Supériorité du traitement combiné.
Les analyses des deux études montrent la supériorité du traitement adjuvant combiné. En effet, la chimiothérapie concomitante à la radiothérapie adjuvante améliore le taux du contrôle locorégional de la tumeur, à deux ans, de 10 % dans l'étude Rtog (taux de 82 % dans le groupe traitement combiné, contre 72 % dans le groupe radiothérapie), et majore le taux de survie sans maladie, à 5 ans, de 11 % dans l'étude Eortc (taux de 47 % dans le groupe traitement combiné, contre 36 % dans le groupe radiothérapie).
Toutefois, seule l'étude européenne démontre une survie globale significativement accrue (53 % dans le groupe traitement combiné, comparée à 40 % dans le groupe radiothérapie). Aucune étude n'a observé une réduction des métastases à distance.
Le traitement adjuvant intensifié par cisplatine s'accompagne d'une toxicité accrue à court terme. L'incidence des effets secondaires sévères est de 77 % dans le groupe de traitement combiné comparé à 34 % dans le groupe radiothérapie pour l'étude Rtog, et respectivement de 41 et 21 % pour l'étude Eortc).
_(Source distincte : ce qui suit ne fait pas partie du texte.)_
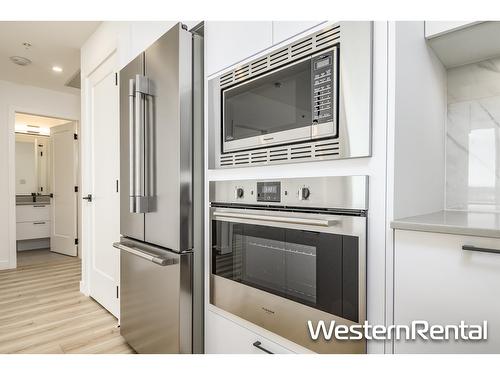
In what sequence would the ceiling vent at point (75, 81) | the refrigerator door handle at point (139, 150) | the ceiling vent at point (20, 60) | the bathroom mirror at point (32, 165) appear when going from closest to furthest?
the refrigerator door handle at point (139, 150), the ceiling vent at point (20, 60), the ceiling vent at point (75, 81), the bathroom mirror at point (32, 165)

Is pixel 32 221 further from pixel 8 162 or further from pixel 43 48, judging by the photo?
→ pixel 43 48

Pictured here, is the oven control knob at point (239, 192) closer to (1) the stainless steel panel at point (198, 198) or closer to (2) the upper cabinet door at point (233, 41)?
(1) the stainless steel panel at point (198, 198)

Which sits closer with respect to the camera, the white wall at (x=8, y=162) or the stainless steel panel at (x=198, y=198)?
the stainless steel panel at (x=198, y=198)

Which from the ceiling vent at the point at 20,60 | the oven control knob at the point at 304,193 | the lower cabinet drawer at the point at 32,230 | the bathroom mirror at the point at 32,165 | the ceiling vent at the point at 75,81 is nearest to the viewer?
the oven control knob at the point at 304,193

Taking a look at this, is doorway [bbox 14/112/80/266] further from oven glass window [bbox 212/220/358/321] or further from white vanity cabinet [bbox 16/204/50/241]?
oven glass window [bbox 212/220/358/321]

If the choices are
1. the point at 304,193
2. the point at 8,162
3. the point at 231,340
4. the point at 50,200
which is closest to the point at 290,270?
the point at 304,193

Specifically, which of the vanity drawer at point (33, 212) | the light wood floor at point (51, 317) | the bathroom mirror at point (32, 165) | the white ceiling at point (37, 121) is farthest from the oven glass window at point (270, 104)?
the bathroom mirror at point (32, 165)

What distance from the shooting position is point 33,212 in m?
5.30

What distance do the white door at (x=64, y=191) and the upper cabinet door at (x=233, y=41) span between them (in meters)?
4.09

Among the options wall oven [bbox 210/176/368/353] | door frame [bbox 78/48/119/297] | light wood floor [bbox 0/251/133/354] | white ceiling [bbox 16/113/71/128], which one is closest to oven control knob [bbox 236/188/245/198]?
wall oven [bbox 210/176/368/353]

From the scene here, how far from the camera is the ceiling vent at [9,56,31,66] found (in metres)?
3.50

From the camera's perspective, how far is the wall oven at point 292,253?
97cm

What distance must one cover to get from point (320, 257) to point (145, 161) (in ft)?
3.64
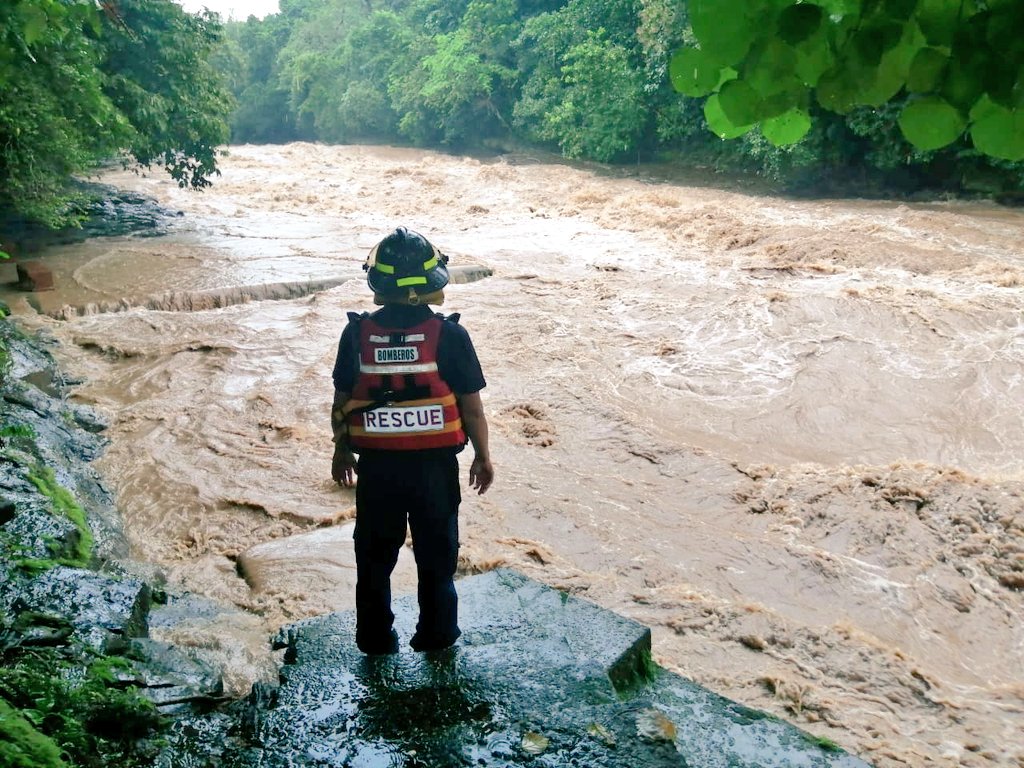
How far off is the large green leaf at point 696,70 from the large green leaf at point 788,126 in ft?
0.65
Mais le traitement n'élève pas l'incidence de la toxicité tardive.
Majoration des effets bénéfiques et toxiques.
Ces résultats suggèrent donc que le principal effet du cisplatine concomitant n'est pas la prévention des métastases, mais la majoration des effets bénéfiques et toxiques de la radiothérapie.
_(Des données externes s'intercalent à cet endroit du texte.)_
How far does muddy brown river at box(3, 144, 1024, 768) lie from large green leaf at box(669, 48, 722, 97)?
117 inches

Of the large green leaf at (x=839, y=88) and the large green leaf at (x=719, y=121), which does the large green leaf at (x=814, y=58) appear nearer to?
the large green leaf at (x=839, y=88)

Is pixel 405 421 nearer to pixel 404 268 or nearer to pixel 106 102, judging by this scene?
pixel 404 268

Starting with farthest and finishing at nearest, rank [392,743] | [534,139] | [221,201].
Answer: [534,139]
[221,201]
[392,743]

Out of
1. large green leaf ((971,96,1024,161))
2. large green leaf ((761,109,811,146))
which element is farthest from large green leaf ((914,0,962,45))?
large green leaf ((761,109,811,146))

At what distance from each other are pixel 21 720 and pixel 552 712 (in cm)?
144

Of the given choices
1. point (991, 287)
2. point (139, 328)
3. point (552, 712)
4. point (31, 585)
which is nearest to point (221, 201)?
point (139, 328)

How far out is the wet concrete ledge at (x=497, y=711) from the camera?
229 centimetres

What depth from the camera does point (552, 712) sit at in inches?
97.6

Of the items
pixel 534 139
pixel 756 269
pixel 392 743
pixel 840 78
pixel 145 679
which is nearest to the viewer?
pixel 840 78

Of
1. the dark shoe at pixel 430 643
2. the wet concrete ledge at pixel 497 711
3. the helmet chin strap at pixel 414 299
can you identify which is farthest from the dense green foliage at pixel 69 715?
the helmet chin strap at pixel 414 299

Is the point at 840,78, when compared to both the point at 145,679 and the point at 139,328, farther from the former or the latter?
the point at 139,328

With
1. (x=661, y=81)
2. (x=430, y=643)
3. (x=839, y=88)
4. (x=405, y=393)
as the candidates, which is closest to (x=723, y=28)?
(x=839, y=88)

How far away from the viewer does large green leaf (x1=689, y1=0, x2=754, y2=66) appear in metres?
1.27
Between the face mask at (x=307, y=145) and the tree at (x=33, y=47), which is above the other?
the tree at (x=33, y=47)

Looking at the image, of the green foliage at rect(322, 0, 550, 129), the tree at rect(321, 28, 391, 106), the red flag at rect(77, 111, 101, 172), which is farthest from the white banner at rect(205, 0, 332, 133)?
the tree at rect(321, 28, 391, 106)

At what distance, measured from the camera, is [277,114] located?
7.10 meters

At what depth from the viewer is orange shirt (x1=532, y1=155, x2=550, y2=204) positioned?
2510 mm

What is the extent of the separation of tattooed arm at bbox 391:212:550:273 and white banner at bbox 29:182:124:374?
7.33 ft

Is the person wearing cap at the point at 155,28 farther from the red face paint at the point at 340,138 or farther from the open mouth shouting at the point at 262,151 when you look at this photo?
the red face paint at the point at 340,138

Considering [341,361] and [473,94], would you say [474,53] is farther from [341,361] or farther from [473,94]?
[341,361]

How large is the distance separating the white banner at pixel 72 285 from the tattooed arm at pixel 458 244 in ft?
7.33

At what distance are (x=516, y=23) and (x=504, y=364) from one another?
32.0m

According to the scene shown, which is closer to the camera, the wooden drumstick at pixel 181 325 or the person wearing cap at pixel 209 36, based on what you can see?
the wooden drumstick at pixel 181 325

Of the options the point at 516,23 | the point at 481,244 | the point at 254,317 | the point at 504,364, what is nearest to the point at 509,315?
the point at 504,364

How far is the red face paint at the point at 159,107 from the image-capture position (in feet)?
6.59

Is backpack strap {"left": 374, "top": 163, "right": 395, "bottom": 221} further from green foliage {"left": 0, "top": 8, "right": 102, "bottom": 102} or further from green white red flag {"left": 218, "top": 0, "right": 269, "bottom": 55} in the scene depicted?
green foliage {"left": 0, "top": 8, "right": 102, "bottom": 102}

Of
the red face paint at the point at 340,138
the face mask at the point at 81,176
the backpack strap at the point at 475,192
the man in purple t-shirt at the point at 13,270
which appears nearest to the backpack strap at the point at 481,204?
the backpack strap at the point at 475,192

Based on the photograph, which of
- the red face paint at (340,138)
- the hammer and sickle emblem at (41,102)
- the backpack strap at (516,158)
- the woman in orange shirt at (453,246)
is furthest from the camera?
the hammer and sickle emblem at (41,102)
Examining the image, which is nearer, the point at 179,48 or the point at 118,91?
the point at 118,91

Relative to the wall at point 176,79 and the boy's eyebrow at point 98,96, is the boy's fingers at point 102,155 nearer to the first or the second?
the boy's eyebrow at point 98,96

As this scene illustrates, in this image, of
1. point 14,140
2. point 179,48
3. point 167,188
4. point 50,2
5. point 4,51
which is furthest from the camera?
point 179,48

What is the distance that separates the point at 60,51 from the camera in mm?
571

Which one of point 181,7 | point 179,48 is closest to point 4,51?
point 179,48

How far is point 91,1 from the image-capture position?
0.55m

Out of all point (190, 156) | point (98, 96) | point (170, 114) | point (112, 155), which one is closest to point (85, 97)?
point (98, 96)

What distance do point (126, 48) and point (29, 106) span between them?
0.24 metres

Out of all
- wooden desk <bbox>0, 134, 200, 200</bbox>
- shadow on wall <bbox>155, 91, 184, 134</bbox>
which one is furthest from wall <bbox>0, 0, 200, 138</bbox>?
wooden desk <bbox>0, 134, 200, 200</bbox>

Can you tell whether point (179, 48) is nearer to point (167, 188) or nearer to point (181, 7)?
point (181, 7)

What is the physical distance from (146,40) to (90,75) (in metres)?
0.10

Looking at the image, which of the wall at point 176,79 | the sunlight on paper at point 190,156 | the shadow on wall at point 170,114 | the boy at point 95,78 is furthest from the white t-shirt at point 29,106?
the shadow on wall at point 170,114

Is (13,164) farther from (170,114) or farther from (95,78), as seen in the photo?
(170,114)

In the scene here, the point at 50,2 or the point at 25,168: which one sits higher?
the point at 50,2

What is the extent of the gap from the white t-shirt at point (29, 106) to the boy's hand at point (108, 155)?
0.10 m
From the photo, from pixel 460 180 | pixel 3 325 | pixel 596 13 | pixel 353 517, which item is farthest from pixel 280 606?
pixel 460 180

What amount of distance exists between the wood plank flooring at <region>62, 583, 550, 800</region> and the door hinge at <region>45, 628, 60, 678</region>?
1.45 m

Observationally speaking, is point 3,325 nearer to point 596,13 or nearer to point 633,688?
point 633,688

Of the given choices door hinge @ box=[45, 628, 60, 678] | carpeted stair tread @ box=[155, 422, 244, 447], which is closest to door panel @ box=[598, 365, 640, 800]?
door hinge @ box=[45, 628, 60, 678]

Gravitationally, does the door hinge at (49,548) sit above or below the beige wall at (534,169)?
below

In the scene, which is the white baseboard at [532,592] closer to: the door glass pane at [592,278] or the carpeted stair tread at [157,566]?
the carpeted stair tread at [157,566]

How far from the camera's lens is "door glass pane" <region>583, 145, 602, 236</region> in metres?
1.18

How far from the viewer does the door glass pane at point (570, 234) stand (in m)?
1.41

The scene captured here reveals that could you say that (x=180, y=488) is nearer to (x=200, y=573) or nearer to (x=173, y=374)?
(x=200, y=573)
Une nouvelle norme de soin.
« Nos données, jointes à celles de l'étude Eortc, établissent une nouvelle norme de soin pour le traitement adjuvant des patients atteints d'un cancer de la tête et du cou à haut risque, et physiquement aptes », conclut l'équipe Rtog.
« Les résultats de morbidité tardive observés jusqu'ici dans les études Rtog et Eortc indiquent que cette approche de radiothérapie et chimiothérapie concomitante apporte un réel bénéfice », commentent, dans un éditorial, les Drs Saunders (University College of London, Londres) et coll. Faisant entrevoir les résultats prometteurs de la radiothérapie postopératoire accélérée (trois semaines au lieu de six), le prochain pas pour améliorer les résultats, selon ces éditorialistes, sera d'identifier le protocole de radiothérapie le plus efficace.
« New England Journal of Medicine », 6 mai 2004, pp. 1937, 1945, 1997.
Eortc : European Organization for Research and Treatment of Cancer.
Rtog : Radiation Therapy Oncology Group.